Each entry must be reproduced precisely as it stands.

Dataset rows:
## BEGIN

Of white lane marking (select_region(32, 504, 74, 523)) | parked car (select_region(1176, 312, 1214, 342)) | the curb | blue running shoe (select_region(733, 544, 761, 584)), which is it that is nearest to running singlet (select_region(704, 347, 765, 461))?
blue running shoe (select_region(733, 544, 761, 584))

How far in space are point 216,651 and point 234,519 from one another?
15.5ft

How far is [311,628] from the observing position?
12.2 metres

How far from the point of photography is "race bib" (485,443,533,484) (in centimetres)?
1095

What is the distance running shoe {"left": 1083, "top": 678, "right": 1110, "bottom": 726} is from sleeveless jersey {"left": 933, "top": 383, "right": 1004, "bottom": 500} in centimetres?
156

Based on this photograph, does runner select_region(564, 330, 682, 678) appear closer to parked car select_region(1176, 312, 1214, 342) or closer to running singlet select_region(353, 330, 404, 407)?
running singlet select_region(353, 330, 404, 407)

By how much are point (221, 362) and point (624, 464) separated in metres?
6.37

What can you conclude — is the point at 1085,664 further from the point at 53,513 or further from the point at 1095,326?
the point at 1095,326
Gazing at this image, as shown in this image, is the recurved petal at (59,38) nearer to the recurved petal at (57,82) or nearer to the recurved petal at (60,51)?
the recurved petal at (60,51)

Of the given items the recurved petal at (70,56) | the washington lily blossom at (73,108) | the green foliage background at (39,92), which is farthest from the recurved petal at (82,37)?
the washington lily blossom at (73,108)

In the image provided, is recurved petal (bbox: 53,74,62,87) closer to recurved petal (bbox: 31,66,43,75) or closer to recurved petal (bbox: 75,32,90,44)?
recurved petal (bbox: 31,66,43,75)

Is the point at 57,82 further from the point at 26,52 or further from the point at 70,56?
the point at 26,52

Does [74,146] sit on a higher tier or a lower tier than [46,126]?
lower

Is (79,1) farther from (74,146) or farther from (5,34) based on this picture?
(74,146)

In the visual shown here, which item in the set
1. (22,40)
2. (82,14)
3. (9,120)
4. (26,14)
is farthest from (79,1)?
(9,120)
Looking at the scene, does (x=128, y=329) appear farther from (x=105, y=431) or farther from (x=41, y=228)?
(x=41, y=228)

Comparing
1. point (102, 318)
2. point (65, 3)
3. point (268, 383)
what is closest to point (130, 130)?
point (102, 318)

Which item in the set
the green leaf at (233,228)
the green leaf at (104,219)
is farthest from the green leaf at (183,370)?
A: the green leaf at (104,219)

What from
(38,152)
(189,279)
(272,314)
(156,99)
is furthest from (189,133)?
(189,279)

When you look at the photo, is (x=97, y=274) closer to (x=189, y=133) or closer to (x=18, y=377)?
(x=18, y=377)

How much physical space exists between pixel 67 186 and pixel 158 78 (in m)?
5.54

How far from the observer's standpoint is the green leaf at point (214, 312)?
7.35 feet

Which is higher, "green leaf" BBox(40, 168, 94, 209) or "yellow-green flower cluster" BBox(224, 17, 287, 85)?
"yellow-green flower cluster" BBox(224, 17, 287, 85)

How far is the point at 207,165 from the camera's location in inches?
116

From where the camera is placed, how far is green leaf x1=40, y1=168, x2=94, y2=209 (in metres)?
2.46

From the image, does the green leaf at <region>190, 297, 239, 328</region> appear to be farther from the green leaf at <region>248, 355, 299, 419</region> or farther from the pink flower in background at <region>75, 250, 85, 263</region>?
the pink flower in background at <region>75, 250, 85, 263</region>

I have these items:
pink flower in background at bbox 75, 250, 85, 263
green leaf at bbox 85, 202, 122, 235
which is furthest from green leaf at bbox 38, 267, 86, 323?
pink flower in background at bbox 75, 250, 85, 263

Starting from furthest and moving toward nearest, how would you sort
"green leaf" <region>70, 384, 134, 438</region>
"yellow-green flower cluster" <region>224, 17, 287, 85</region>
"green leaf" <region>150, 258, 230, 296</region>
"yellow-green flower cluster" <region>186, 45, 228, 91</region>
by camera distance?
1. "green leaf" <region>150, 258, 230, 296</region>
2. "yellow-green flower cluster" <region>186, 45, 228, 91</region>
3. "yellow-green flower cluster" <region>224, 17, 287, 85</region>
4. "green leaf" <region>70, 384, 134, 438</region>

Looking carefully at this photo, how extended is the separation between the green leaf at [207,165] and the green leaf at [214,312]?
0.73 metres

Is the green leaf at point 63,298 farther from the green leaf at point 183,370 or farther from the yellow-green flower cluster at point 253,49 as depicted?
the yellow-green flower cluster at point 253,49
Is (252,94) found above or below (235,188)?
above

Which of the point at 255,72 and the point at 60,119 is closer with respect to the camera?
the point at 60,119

## END

ANSWER IN FULL>
Of white lane marking (select_region(32, 504, 74, 523)) | parked car (select_region(1176, 312, 1214, 342)) | the curb | blue running shoe (select_region(733, 544, 761, 584)), which is it that is nearest to running singlet (select_region(704, 347, 765, 461))?
blue running shoe (select_region(733, 544, 761, 584))

How far in space are point 216,651 and point 234,519 from one another?
15.5ft

How far is [311,628] from the observing position?
12.2 metres

How far from the point of photography is "race bib" (485,443,533,484) (in centimetres)?
1095

What is the distance running shoe {"left": 1083, "top": 678, "right": 1110, "bottom": 726} is from sleeveless jersey {"left": 933, "top": 383, "right": 1004, "bottom": 500} in centimetres?
156

Based on this photograph, does runner select_region(564, 330, 682, 678) appear closer to parked car select_region(1176, 312, 1214, 342) or closer to running singlet select_region(353, 330, 404, 407)?
running singlet select_region(353, 330, 404, 407)

By how much are point (221, 362) and point (624, 464) separated in metres?
6.37

What can you conclude — is the point at 1085,664 further from the point at 53,513 or further from the point at 1095,326?
the point at 1095,326
Gazing at this image, as shown in this image, is the recurved petal at (59,38) nearer to the recurved petal at (57,82) or nearer to the recurved petal at (60,51)?
the recurved petal at (60,51)

Of the given items the recurved petal at (70,56) | the washington lily blossom at (73,108) | the green foliage background at (39,92), which is farthest from the recurved petal at (82,37)?
the washington lily blossom at (73,108)

In the image provided, is recurved petal (bbox: 53,74,62,87) closer to recurved petal (bbox: 31,66,43,75) or closer to recurved petal (bbox: 75,32,90,44)?
recurved petal (bbox: 31,66,43,75)

Is the point at 57,82 further from the point at 26,52 or further from the point at 70,56?
the point at 26,52

Does [74,146] sit on a higher tier or a lower tier than [46,126]?
lower

Is (79,1) farther from (74,146) or farther from (5,34) based on this picture?
(74,146)

In the visual shown here, which item in the set
1. (22,40)
2. (82,14)
3. (9,120)
4. (26,14)
is farthest from (79,1)?
(9,120)
Looking at the scene, does (x=128, y=329) appear farther from (x=105, y=431) or farther from (x=41, y=228)?
(x=41, y=228)

Comparing
1. point (102, 318)
2. point (65, 3)
3. point (268, 383)
what is closest to point (130, 130)?
point (102, 318)

Which item in the set
the green leaf at (233,228)
the green leaf at (104,219)
is farthest from the green leaf at (183,370)?
A: the green leaf at (104,219)

What from
(38,152)
(189,279)
(272,314)
(156,99)
is furthest from (189,133)?
(189,279)

When you look at the photo, is (x=97, y=274) closer to (x=189, y=133) or closer to (x=18, y=377)?
(x=18, y=377)

How much physical space exists between pixel 67 186 and pixel 158 78 (in m)?
5.54

How far from the observer's standpoint is the green leaf at point (214, 312)?
7.35 feet

Which is higher, "green leaf" BBox(40, 168, 94, 209) or "yellow-green flower cluster" BBox(224, 17, 287, 85)?
"yellow-green flower cluster" BBox(224, 17, 287, 85)

How far is the point at 207,165 from the camera's location in inches?
116

From where the camera is placed, how far is green leaf x1=40, y1=168, x2=94, y2=209 (in metres)?
2.46

From the image, does the green leaf at <region>190, 297, 239, 328</region> appear to be farther from the green leaf at <region>248, 355, 299, 419</region> or farther from the pink flower in background at <region>75, 250, 85, 263</region>?
the pink flower in background at <region>75, 250, 85, 263</region>

I have these items:
pink flower in background at bbox 75, 250, 85, 263
green leaf at bbox 85, 202, 122, 235
which is furthest from green leaf at bbox 38, 267, 86, 323?
pink flower in background at bbox 75, 250, 85, 263

Starting from furthest and moving toward nearest, how would you sort
"green leaf" <region>70, 384, 134, 438</region>
"yellow-green flower cluster" <region>224, 17, 287, 85</region>
"green leaf" <region>150, 258, 230, 296</region>
"yellow-green flower cluster" <region>186, 45, 228, 91</region>
by camera distance?
1. "green leaf" <region>150, 258, 230, 296</region>
2. "yellow-green flower cluster" <region>186, 45, 228, 91</region>
3. "yellow-green flower cluster" <region>224, 17, 287, 85</region>
4. "green leaf" <region>70, 384, 134, 438</region>

Looking carefully at this photo, how extended is the separation between the green leaf at [207,165] and the green leaf at [214,312]?
0.73 metres

Is the green leaf at point 63,298 farther from the green leaf at point 183,370 or farther from the yellow-green flower cluster at point 253,49 as depicted?
the yellow-green flower cluster at point 253,49
Is (252,94) found above or below (235,188)?
above

Which of the point at 255,72 and the point at 60,119 is closer with respect to the camera?
the point at 60,119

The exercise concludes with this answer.